Set exercise a:
Show every line of the records that contains the word "shrub", copying each line in full.

-------- Supplied text

Middleton v. State

Decision Date09 November 1909
Docket Number(No. 2,065.)
PartiesMIDDLETON. v. STATE.
CourtGeorgia Court of Appeals

(Syllabus by the Court.)

Error from Superior Court, Decatur County; Frank Park, Judge.

Tom Middleton was convicted of an assault and battery, and he brings error. Affirmed.

W. I. Geer, for plaintiff In error.

W. E. Wooten, Sol. Gen., for the State.

RUSSELL, J. The defendant in the lower court was tried and convicted of assault and battery. A young lady in the town of Donal-sonville, who has since married, was followed about 200 yards one night, in December, 1906, by a man who grabbed her in his arms and hugged her. It was about a quarter past 8 o'clock. She was returning to her home from the telephone office, where she worked. When she screamed, some ladies who had been shopping came down the street, and the man ran off. He was arrested later in the night, when he was apparently about to board a train. The prosecutrix testified that, while she had never known the defendant until that night, she saw him distinctly standing on the street as she passed; saw him distinctly more than once as he followed her, and also at the time of the assault; and on her oath she positively identified the defendant as the same man. Though there was some effort by cross-examination to show that the prosecutrix might have been in doubt, shortly after the assault, as to who her assailant was, her testimony is not only direct and positive upon the point that the defendant, whom she has seen several times since, was her assailant, but no reason appears why it is in any sense unreasonable. She testified that she saw the defendant plainly each time she looked towards him, and that he was the same man who assaulted her. The fact that she did not then know his name does not make the identification dependent upon circumstantial evidence.

----------------
-------- Material to process

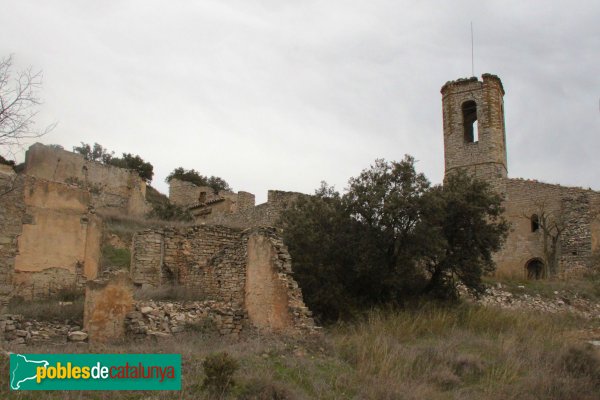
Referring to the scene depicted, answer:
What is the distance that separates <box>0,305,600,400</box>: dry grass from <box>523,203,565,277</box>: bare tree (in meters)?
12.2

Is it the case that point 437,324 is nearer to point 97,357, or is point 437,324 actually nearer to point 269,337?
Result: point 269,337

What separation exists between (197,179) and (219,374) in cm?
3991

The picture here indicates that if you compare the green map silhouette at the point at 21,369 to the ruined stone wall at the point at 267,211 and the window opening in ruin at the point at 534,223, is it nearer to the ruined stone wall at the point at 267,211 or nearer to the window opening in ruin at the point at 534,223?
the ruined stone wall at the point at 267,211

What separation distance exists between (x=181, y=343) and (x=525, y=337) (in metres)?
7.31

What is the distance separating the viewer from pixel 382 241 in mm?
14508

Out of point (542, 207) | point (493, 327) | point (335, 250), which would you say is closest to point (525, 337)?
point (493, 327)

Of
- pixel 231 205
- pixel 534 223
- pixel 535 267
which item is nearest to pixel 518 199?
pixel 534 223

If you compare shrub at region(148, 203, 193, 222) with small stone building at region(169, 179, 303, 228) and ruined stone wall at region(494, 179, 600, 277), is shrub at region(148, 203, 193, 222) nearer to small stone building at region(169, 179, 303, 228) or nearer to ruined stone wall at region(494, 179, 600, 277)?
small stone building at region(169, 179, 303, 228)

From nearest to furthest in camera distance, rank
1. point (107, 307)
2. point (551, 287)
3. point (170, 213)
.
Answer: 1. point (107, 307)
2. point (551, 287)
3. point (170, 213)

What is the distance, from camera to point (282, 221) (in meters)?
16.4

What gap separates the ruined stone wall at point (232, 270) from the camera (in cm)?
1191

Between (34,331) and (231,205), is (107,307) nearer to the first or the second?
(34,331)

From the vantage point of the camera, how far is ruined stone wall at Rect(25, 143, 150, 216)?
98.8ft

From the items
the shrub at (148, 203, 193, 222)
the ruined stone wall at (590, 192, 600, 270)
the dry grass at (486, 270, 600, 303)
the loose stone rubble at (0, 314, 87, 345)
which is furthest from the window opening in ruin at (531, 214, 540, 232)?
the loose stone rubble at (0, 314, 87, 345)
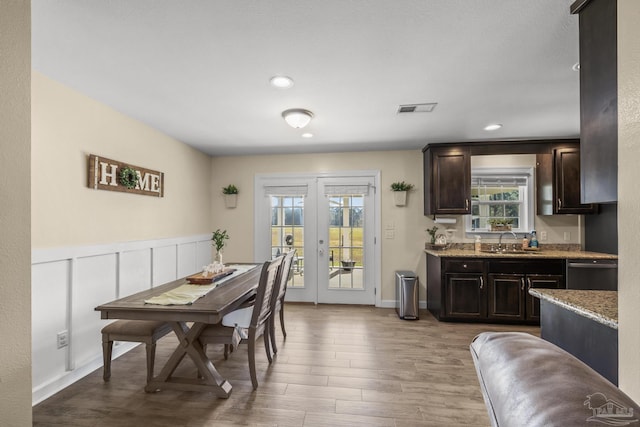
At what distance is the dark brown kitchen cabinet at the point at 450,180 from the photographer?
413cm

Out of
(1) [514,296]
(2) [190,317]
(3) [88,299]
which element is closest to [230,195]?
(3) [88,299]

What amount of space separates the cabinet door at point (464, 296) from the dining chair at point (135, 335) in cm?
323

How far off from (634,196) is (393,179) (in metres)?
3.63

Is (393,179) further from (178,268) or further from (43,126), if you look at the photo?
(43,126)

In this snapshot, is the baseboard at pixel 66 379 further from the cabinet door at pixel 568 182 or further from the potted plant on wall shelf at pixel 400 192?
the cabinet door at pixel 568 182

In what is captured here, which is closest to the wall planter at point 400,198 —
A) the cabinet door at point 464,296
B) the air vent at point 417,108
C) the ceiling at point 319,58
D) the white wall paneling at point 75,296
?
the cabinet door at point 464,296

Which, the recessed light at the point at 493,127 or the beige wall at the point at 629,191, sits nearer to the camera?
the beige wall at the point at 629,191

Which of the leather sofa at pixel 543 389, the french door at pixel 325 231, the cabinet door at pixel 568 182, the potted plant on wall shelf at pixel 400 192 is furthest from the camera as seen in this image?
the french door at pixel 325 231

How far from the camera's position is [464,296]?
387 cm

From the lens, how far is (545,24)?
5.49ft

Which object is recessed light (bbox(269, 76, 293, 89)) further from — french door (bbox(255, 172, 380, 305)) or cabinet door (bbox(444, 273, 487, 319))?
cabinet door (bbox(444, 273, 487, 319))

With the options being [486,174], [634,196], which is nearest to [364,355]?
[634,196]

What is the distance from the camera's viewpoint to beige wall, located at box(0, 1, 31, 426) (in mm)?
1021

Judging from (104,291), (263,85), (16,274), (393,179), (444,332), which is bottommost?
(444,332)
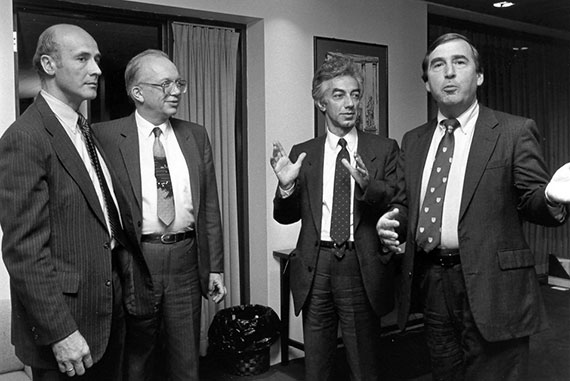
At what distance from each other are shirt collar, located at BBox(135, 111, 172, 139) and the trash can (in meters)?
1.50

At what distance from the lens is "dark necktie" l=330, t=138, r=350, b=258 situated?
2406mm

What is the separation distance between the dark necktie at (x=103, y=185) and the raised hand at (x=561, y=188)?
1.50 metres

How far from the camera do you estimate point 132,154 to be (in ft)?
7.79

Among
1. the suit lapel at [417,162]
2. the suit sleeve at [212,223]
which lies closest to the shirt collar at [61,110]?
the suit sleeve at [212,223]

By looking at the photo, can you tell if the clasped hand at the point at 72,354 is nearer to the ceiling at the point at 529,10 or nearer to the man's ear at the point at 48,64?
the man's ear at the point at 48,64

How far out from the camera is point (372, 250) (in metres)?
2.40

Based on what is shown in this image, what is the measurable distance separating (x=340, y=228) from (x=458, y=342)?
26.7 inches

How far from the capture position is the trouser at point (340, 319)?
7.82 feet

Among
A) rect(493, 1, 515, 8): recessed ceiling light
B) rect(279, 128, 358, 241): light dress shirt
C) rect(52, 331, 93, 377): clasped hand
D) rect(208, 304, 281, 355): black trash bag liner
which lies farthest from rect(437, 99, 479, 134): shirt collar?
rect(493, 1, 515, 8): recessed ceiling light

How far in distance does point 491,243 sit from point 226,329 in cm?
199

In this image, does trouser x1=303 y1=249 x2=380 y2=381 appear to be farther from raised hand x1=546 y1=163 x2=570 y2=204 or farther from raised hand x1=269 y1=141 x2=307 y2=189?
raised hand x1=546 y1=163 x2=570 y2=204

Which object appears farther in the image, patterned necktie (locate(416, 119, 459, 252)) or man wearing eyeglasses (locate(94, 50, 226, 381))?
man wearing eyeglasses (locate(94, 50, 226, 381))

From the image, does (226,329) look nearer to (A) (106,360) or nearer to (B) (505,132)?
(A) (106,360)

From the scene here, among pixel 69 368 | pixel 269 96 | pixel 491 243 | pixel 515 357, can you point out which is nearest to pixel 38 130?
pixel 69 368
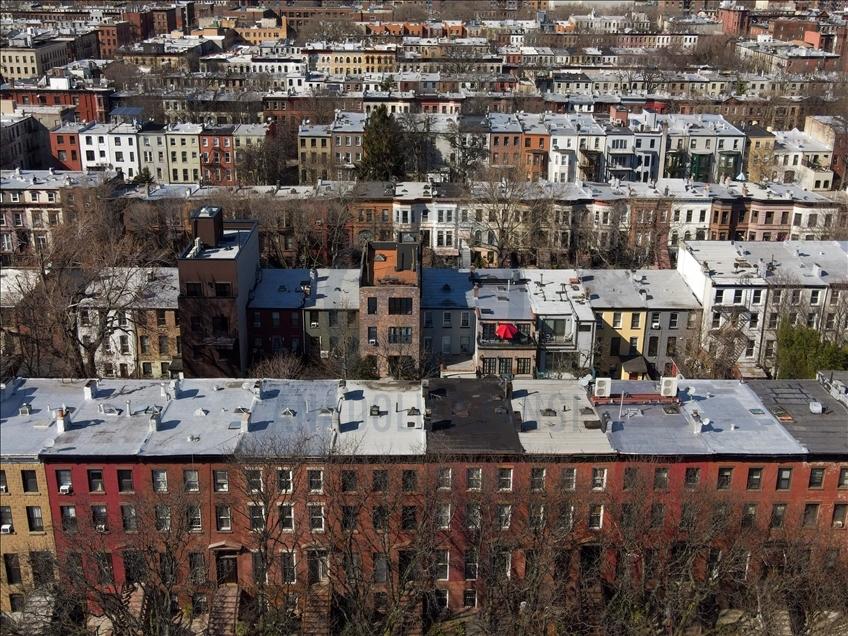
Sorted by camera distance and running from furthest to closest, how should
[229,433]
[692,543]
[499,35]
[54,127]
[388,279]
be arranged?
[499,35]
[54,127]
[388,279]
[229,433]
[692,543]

----------------

Set exercise b:
Rename "Decatur County" to "Early County" and give the court decision's passage between "CourtGeorgia Court of" and "plaintiff In error.", inclusive, with that one change.

Answer a:
If you compare shrub at region(148, 203, 193, 222) with small stone building at region(169, 179, 303, 228) and ruined stone wall at region(494, 179, 600, 277), is shrub at region(148, 203, 193, 222) nearer to small stone building at region(169, 179, 303, 228) or nearer to ruined stone wall at region(494, 179, 600, 277)?
the shrub at (148, 203, 193, 222)

Answer b:
CourtGeorgia Court of Appeals

(Syllabus by the Court.)

Error from Superior Court, Early County; Frank Park, Judge.

Tom Middleton was convicted of an assault and battery, and he brings error. Affirmed.

W. I. Geer, for plaintiff In error.